=== Data supplied ===
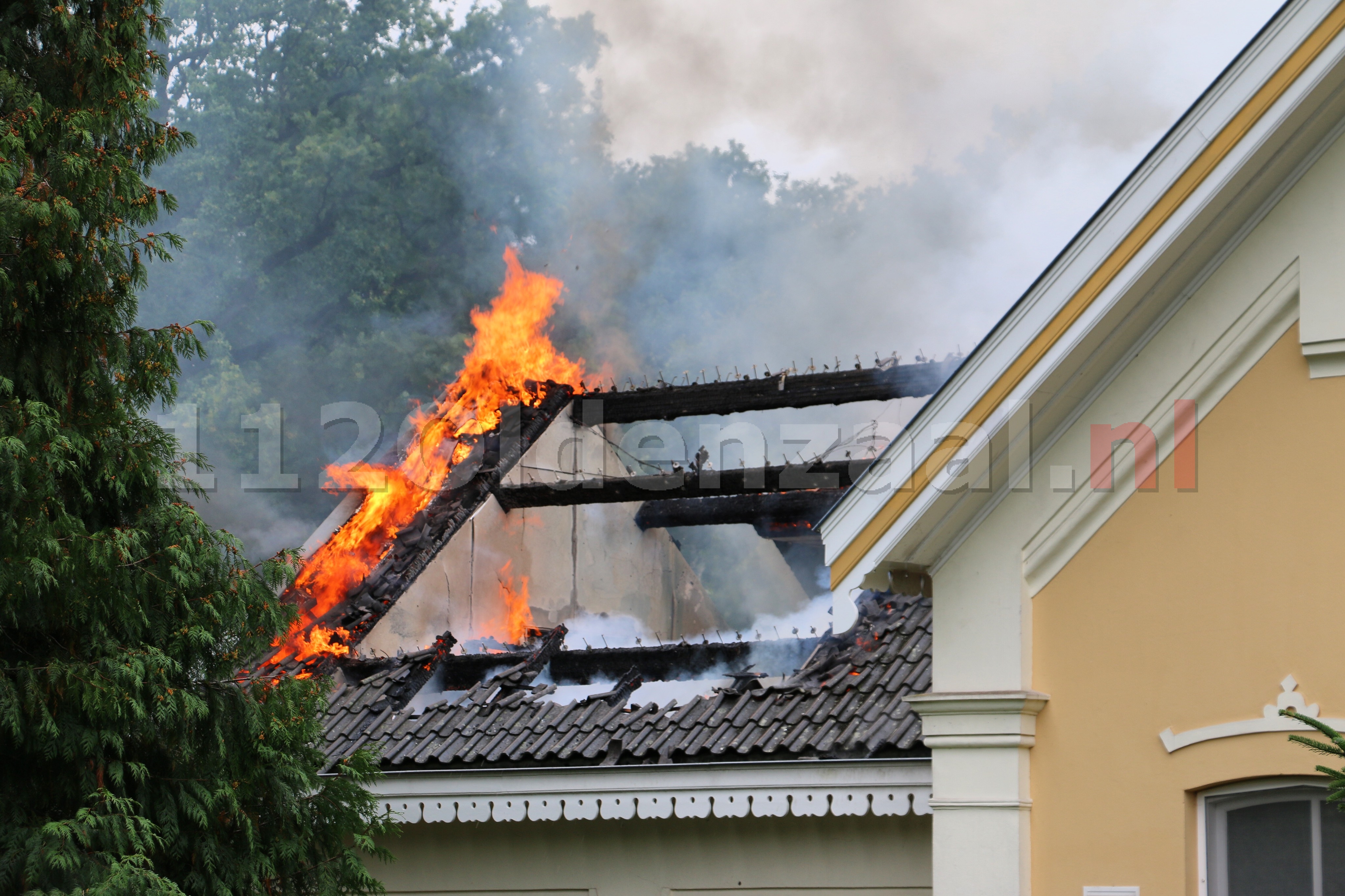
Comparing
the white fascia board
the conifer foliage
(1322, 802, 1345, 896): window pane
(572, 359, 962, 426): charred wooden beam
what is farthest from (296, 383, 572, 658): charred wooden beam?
(1322, 802, 1345, 896): window pane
===
### What to produce
Rewrite the lines of all the records, switching each "charred wooden beam" to "burnt timber beam" and changing nothing else. Leave the pictures out of your answer.

### Task response
Comparing
the white fascia board
the conifer foliage
(1322, 802, 1345, 896): window pane
(572, 359, 962, 426): burnt timber beam
what is farthest from (296, 383, 572, 658): burnt timber beam?
(1322, 802, 1345, 896): window pane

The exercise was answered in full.